At least the first time, anyway.
I guess that will teach me to take a cursory glance at a coat of arms and immediately decide I know what it is, without taking a closer look to be certain that I truly am seeing what is there. Here's the background:
A friend of mine posted a picture on Facebook of a portion of a project that he's working on; specifically, black and white drawings of seven coats of arms. One of the coats was this one:
One of the first comments on the post was: "How is that tressure in the middle picture blazoned?"
I glanced at the photo (which was actually smaller on-screen than the image above, and thus slightly less distinct), and quickly wrote a reply: "It's a 'double tressure flory counter-flory', seen in a number of Scots arms, most especially the King of Scotland."

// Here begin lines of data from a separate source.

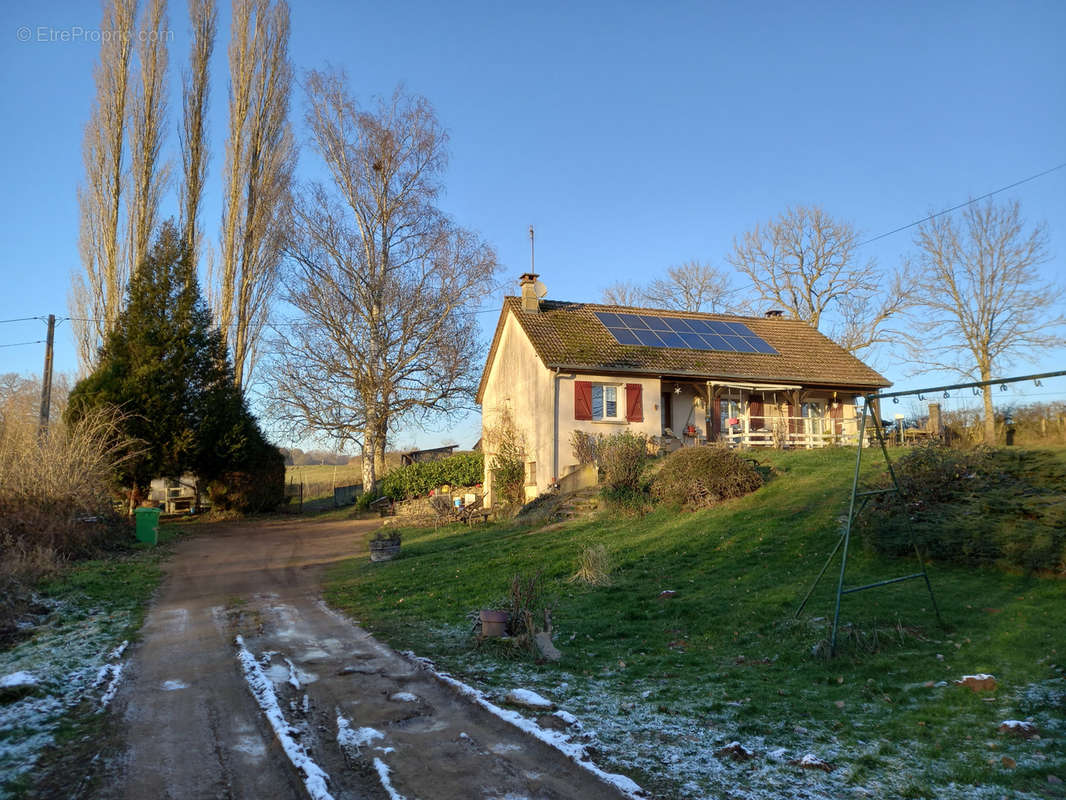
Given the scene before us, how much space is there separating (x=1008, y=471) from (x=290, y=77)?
34547 mm

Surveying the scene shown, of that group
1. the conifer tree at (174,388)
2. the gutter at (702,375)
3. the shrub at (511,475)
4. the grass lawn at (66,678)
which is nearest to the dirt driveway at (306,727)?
the grass lawn at (66,678)

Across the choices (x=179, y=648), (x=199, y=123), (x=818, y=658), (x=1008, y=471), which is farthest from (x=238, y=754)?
(x=199, y=123)

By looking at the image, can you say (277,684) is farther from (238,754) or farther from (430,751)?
(430,751)

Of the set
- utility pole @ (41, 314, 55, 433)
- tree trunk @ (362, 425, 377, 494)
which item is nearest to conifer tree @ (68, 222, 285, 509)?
utility pole @ (41, 314, 55, 433)

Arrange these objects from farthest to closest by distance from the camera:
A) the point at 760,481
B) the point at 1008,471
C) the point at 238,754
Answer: the point at 760,481, the point at 1008,471, the point at 238,754

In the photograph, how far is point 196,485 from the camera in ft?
92.8

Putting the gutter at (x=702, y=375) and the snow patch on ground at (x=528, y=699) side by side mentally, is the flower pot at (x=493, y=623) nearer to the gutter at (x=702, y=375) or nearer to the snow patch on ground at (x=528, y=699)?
the snow patch on ground at (x=528, y=699)

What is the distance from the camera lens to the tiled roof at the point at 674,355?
22266mm

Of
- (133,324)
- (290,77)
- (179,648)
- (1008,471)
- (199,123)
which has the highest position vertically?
(290,77)

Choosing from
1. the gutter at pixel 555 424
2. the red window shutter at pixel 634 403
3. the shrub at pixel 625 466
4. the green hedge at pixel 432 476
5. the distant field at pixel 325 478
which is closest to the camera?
the shrub at pixel 625 466

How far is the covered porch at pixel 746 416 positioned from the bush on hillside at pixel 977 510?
1193 centimetres

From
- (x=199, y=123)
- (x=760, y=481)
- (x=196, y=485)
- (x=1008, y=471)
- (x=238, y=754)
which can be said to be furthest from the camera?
(x=199, y=123)

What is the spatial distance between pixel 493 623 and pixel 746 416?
16865 millimetres

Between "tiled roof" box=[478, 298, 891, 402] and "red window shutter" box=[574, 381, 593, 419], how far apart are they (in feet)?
2.06
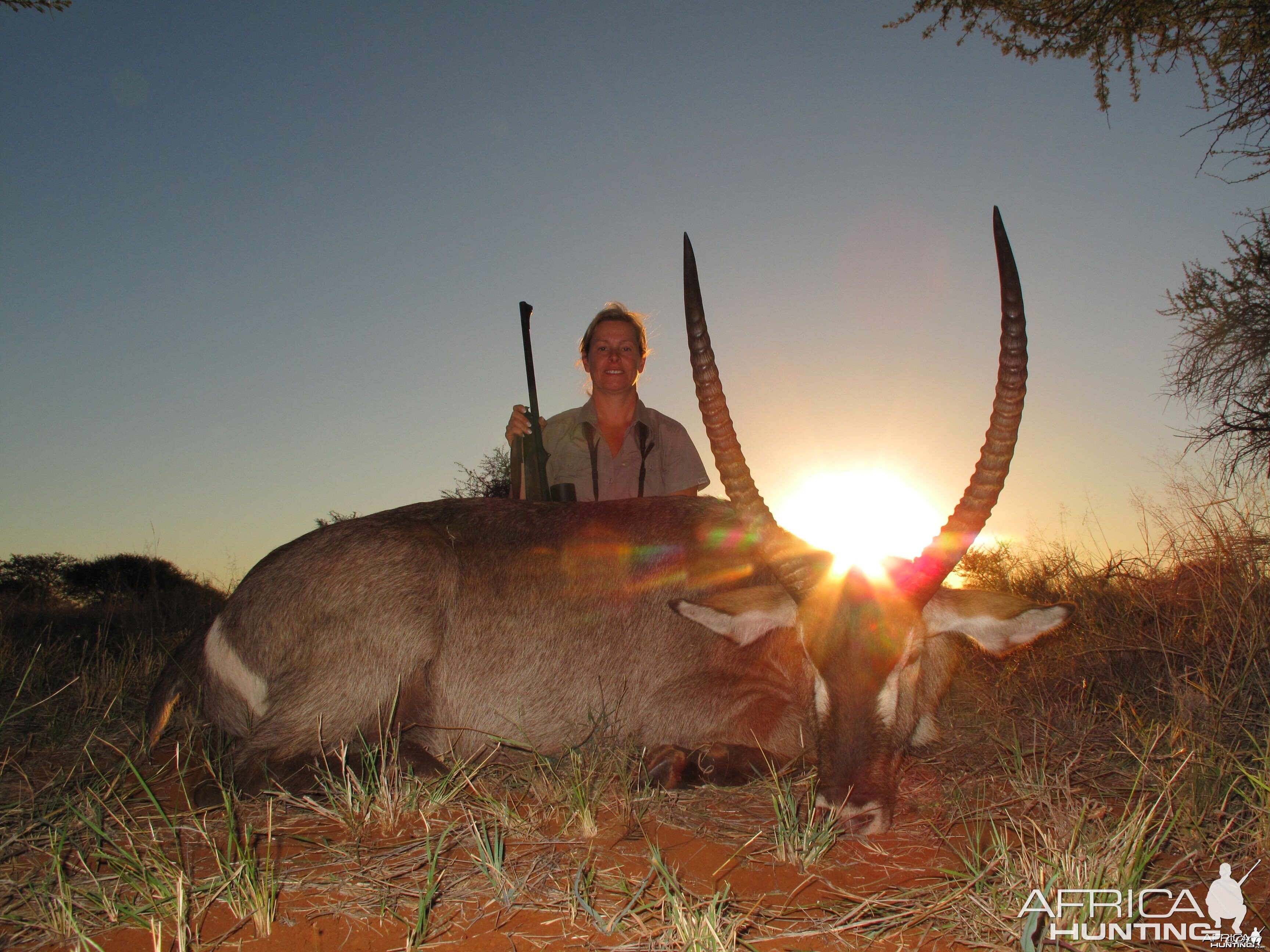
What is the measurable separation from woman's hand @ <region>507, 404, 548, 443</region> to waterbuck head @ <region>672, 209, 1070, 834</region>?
3.36m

The poster responded, "I thought so but I was thrown off by the alternating flowers."
And I went, "alternating flowers? What alternating flowers?", and took a closer look at the image.
Imagine my surprise! Roses, and thistles, and fleurs, oh, my!
So I went searching through my Scottish and British armorials for “Hamilton-Gordon” (since the arms were labeled "John Hamilton-Gordon", and came up empty.
Then I had the bright idea to check one of my copies of Burke’s Peerage under the title, “Aberdeen and Tem…”, which turned out to be “Aberdeen and Temair,” where I found it! And, of course, an actual blazon for the tressure.
So I responded, a little more humbly and a lot less condescendingly, "You are correct; I had not looked closely enough to notice the thistles and roses alternating with the fleurs-de-lis. Checking my Burke's Peerage under 'Aberdeen and Temair,' the tressure is blazoned: 'a double tressure flowered counterflowered interchangeably with thistles, roses and fleur-de-lys."
(That said, I would have blazoned it as "thistles, roses and fleurs-de-lys" as being the "proper" plural of fleur-de-lys. But that in no way makes up for my earlier misidentification.)
So there you have it! I messed up, by not really looking at the picture to see what was there.
But as J.P. Brook-Little put it so well in his Introduction to An Heraldic Alphabet:
You can study heraldry until you are azure in the face but inevitably discover, from time to time, that you are really quite vert. I have found this over and over again and I have been a herald for forty years, but never despair, herein lies the fun and if heraldry ceases to be fun -- chuck it.